= WHAT THIS TASK INVOLVES =
Quote the stretch of records from the line containing "What is the value for математика?" through the line containing "Is the value for Vaporizer/E-Cigarette", inclusive, leaving out any pictures.

= INFORMATION PROVIDED =
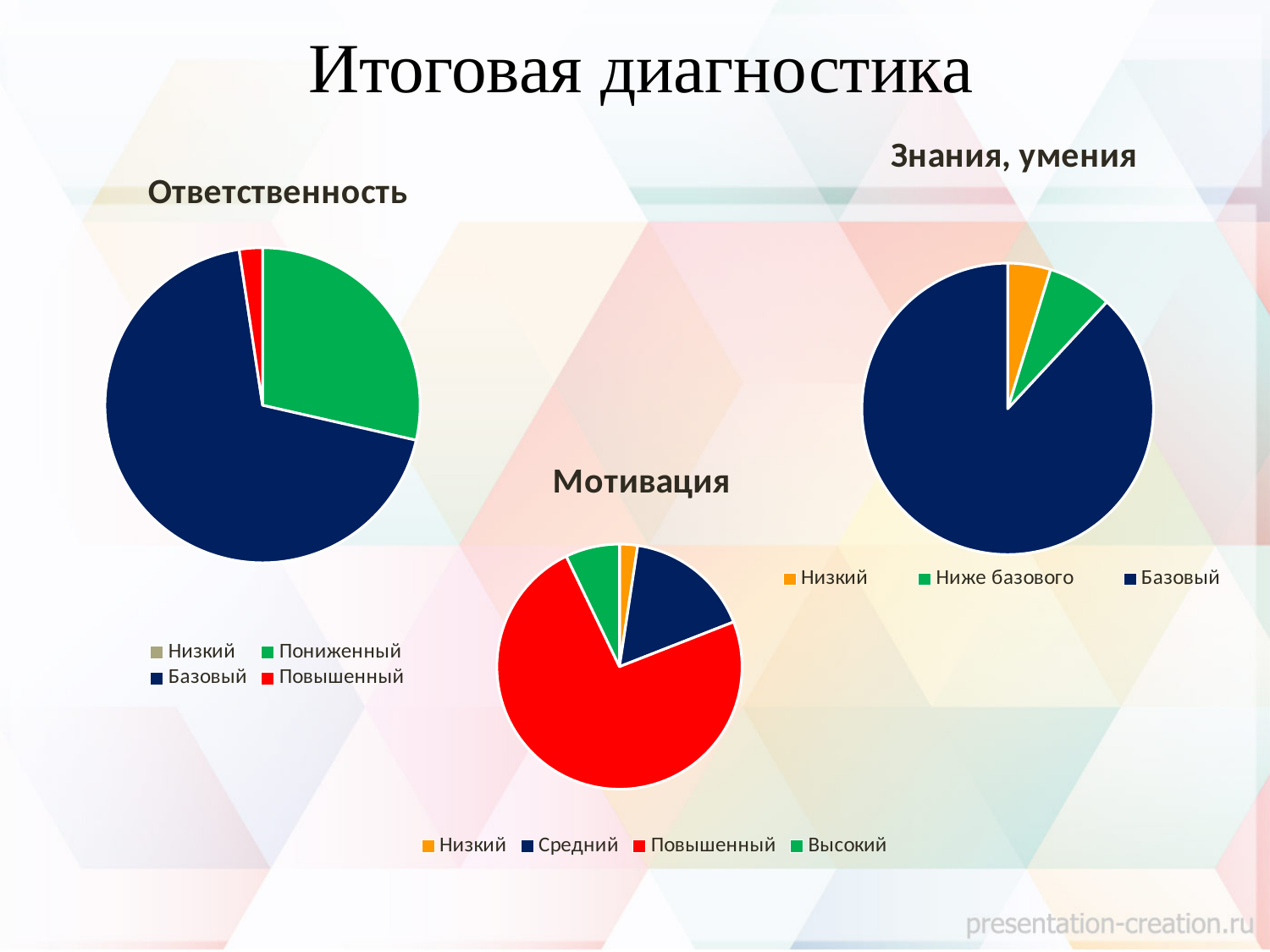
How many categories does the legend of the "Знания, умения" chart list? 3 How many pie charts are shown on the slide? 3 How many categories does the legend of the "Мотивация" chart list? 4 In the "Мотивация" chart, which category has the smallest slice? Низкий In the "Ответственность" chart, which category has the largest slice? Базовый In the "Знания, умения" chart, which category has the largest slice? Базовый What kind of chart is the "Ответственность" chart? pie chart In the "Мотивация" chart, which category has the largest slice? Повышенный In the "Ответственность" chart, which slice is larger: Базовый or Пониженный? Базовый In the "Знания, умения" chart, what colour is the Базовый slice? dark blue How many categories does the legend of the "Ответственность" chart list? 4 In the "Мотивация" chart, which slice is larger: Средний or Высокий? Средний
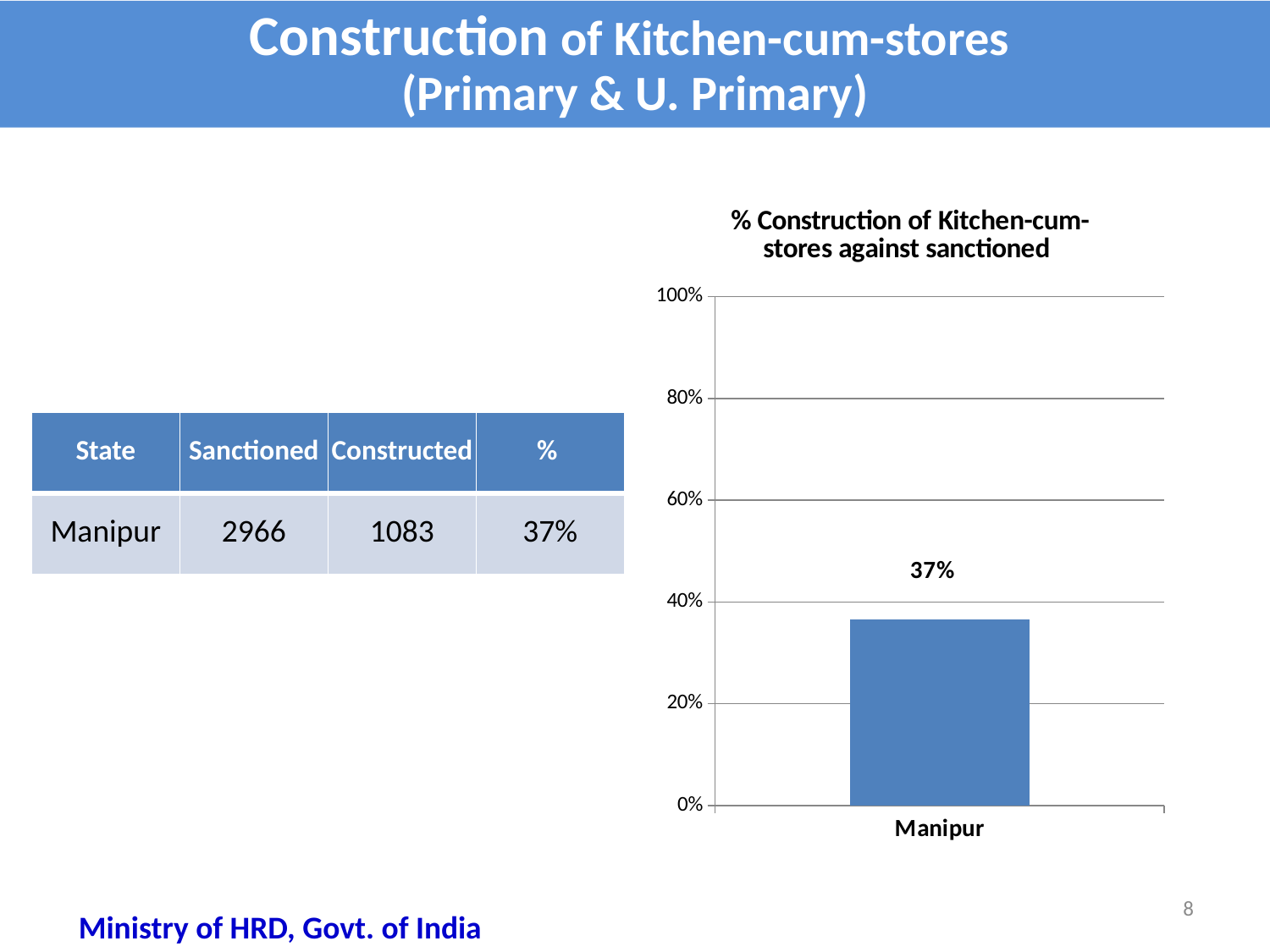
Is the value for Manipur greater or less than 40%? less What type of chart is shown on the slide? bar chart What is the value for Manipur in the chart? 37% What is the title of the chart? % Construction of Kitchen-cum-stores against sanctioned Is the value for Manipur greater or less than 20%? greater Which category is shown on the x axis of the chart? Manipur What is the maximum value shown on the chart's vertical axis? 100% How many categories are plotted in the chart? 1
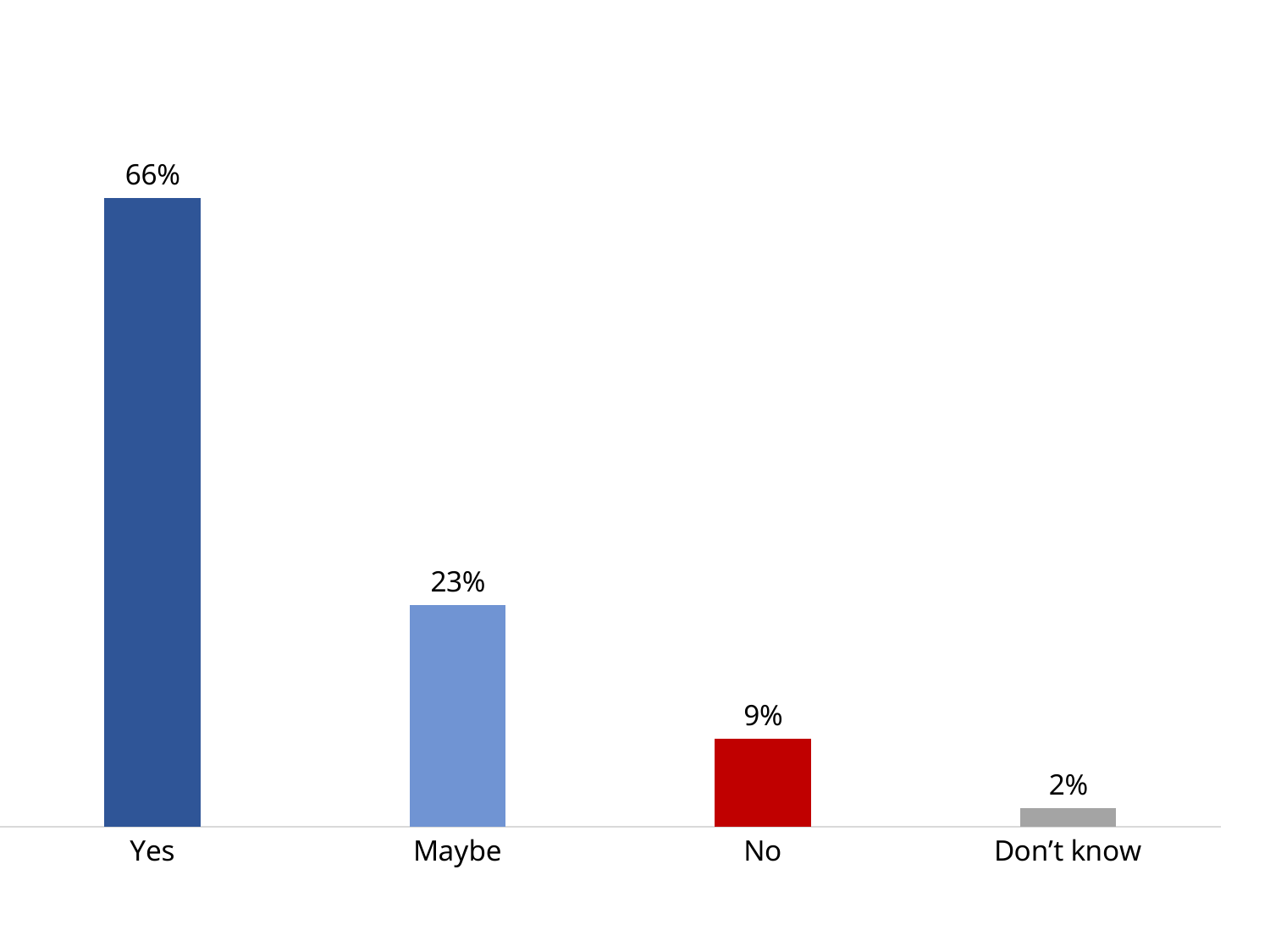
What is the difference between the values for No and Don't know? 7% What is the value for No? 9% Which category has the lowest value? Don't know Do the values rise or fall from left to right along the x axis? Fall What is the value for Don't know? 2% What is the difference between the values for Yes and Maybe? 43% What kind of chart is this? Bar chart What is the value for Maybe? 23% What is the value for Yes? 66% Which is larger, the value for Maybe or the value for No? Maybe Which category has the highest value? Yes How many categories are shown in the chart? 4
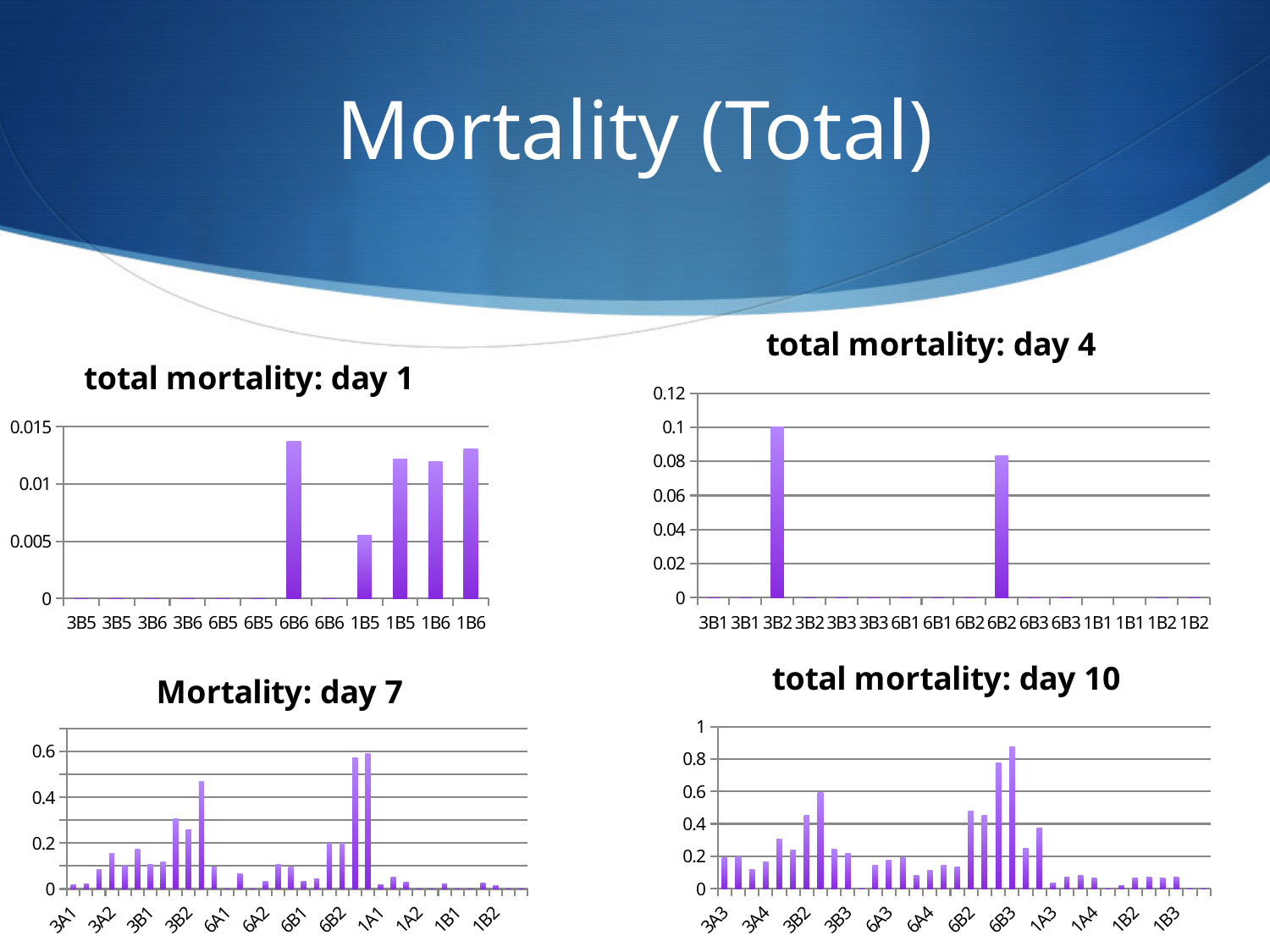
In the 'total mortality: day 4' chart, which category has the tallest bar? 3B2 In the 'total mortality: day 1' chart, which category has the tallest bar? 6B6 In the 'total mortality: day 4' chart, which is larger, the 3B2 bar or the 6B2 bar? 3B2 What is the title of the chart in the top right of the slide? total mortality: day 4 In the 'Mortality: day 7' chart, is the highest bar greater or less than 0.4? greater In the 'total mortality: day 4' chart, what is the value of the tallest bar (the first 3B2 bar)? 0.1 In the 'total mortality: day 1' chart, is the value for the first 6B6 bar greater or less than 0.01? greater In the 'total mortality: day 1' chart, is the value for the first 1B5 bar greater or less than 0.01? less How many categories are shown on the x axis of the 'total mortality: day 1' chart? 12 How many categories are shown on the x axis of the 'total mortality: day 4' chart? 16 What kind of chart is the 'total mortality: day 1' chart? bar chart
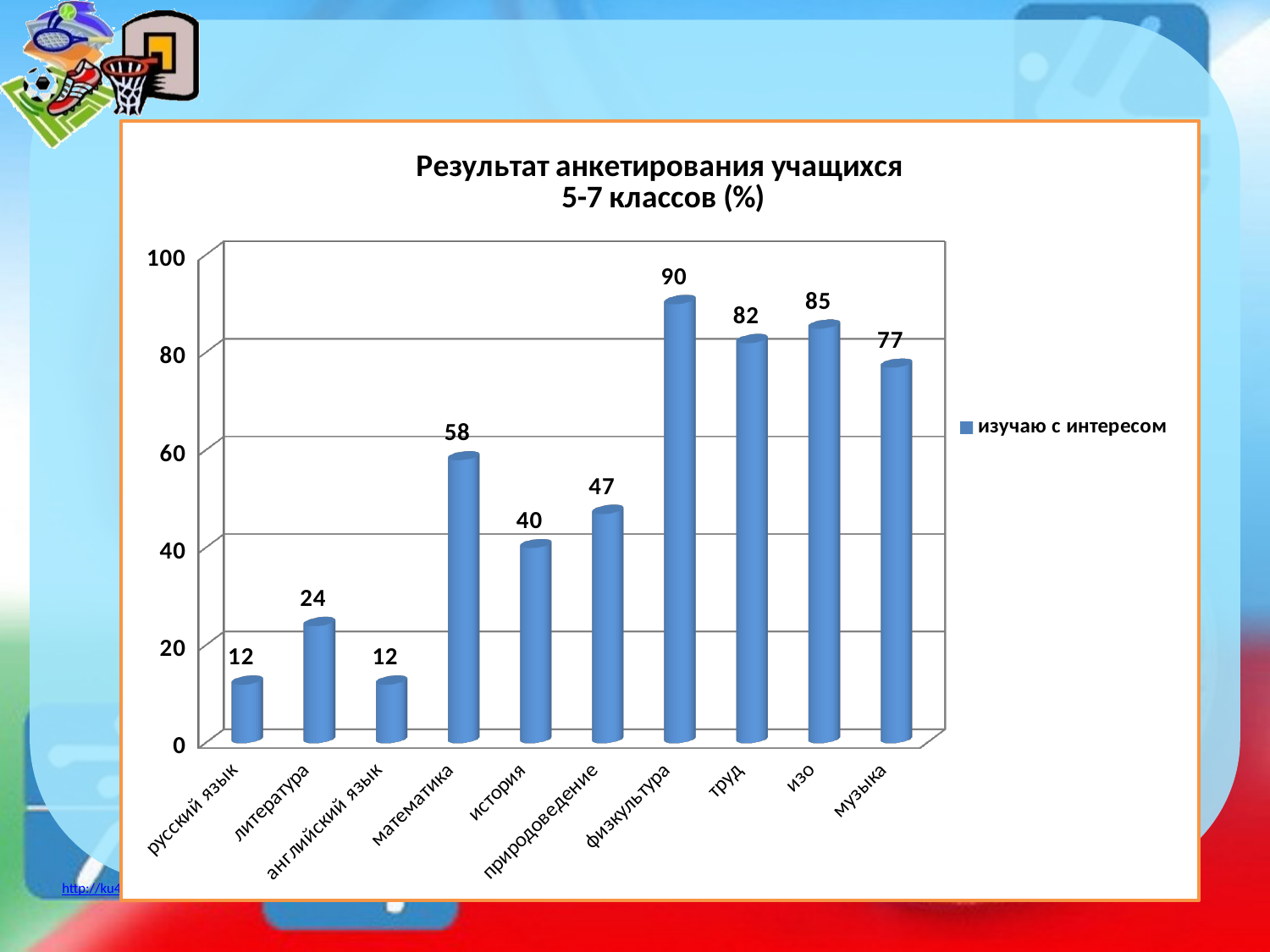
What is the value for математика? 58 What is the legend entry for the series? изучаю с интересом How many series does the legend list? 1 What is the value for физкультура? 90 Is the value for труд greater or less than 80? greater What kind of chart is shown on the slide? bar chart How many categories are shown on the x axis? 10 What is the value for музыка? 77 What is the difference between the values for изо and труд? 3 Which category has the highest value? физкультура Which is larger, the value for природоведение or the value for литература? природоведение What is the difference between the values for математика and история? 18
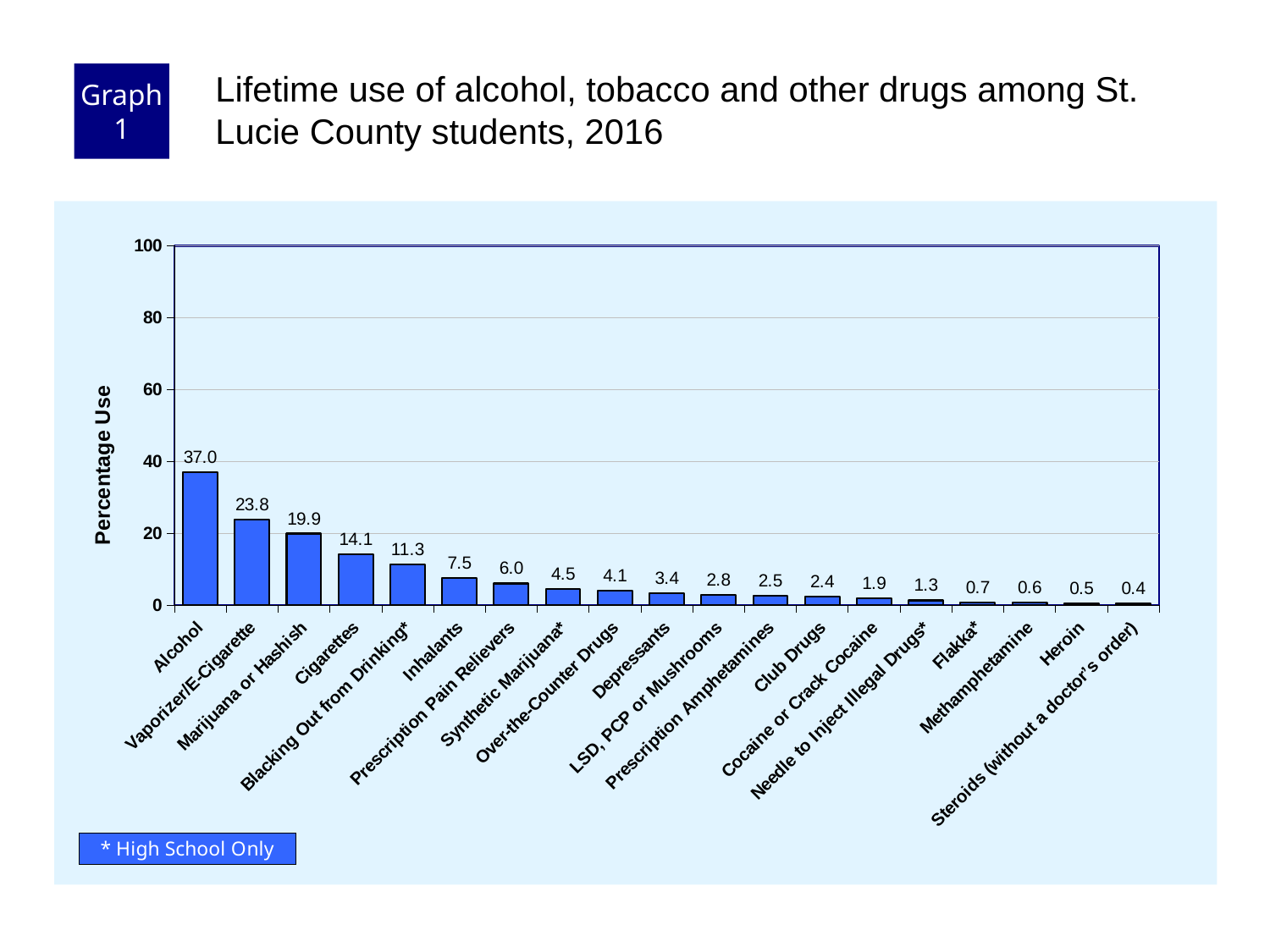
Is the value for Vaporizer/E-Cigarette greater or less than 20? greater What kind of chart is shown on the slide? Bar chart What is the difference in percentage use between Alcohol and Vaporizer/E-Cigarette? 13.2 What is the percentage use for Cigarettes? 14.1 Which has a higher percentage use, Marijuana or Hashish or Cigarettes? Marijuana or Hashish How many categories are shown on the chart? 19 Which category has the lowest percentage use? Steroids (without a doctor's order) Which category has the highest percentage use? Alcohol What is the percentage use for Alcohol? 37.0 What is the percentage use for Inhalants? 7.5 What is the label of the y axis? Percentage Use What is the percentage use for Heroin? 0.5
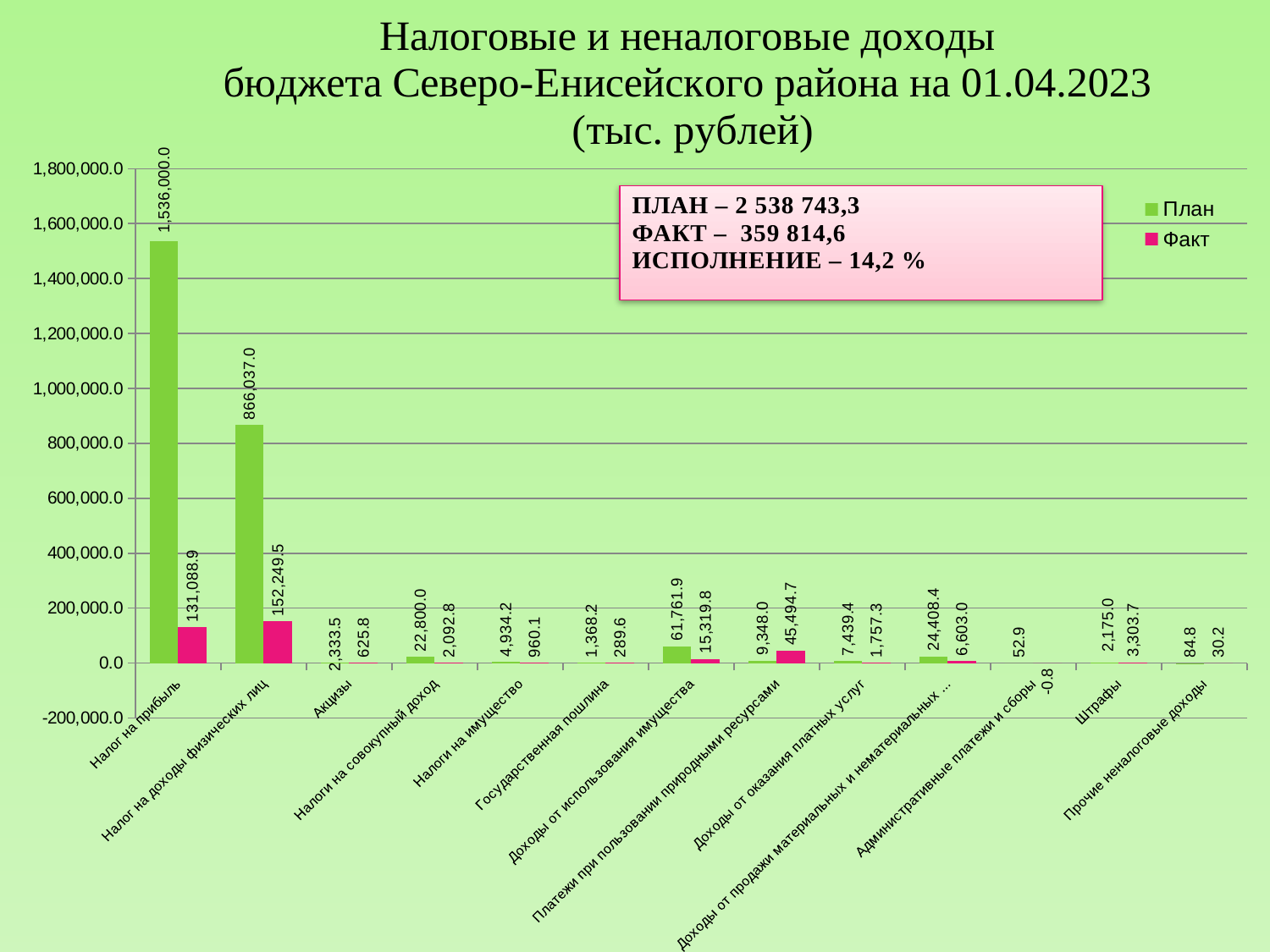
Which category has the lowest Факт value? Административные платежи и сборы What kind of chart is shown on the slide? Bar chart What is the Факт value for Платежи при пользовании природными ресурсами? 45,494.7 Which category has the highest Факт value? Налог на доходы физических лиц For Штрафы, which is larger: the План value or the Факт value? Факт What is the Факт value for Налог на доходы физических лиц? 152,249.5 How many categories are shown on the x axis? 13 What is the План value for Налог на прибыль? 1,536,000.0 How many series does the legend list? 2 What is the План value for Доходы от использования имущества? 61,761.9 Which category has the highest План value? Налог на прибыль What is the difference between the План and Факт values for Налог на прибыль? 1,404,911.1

= TASK OUTPUT =
What is the value for математика? 58 What is the legend entry for the series? изучаю с интересом How many series does the legend list? 1 What is the value for физкультура? 90 Is the value for труд greater or less than 80? greater What kind of chart is shown on the slide? bar chart How many categories are shown on the x axis? 10 What is the value for музыка? 77 What is the difference between the values for изо and труд? 3 Which category has the highest value? физкультура Which is larger, the value for природоведение or the value for литература? природоведение What is the difference between the values for математика and история? 18
Is the value for Vaporizer/E-Cigarette greater or less than 20? greater What kind of chart is shown on the slide? Bar chart What is the difference in percentage use between Alcohol and Vaporizer/E-Cigarette? 13.2 What is the percentage use for Cigarettes? 14.1 Which has a higher percentage use, Marijuana or Hashish or Cigarettes? Marijuana or Hashish How many categories are shown on the chart? 19 Which category has the lowest percentage use? Steroids (without a doctor's order) Which category has the highest percentage use? Alcohol What is the percentage use for Alcohol? 37.0 What is the percentage use for Inhalants? 7.5 What is the label of the y axis? Percentage Use What is the percentage use for Heroin? 0.5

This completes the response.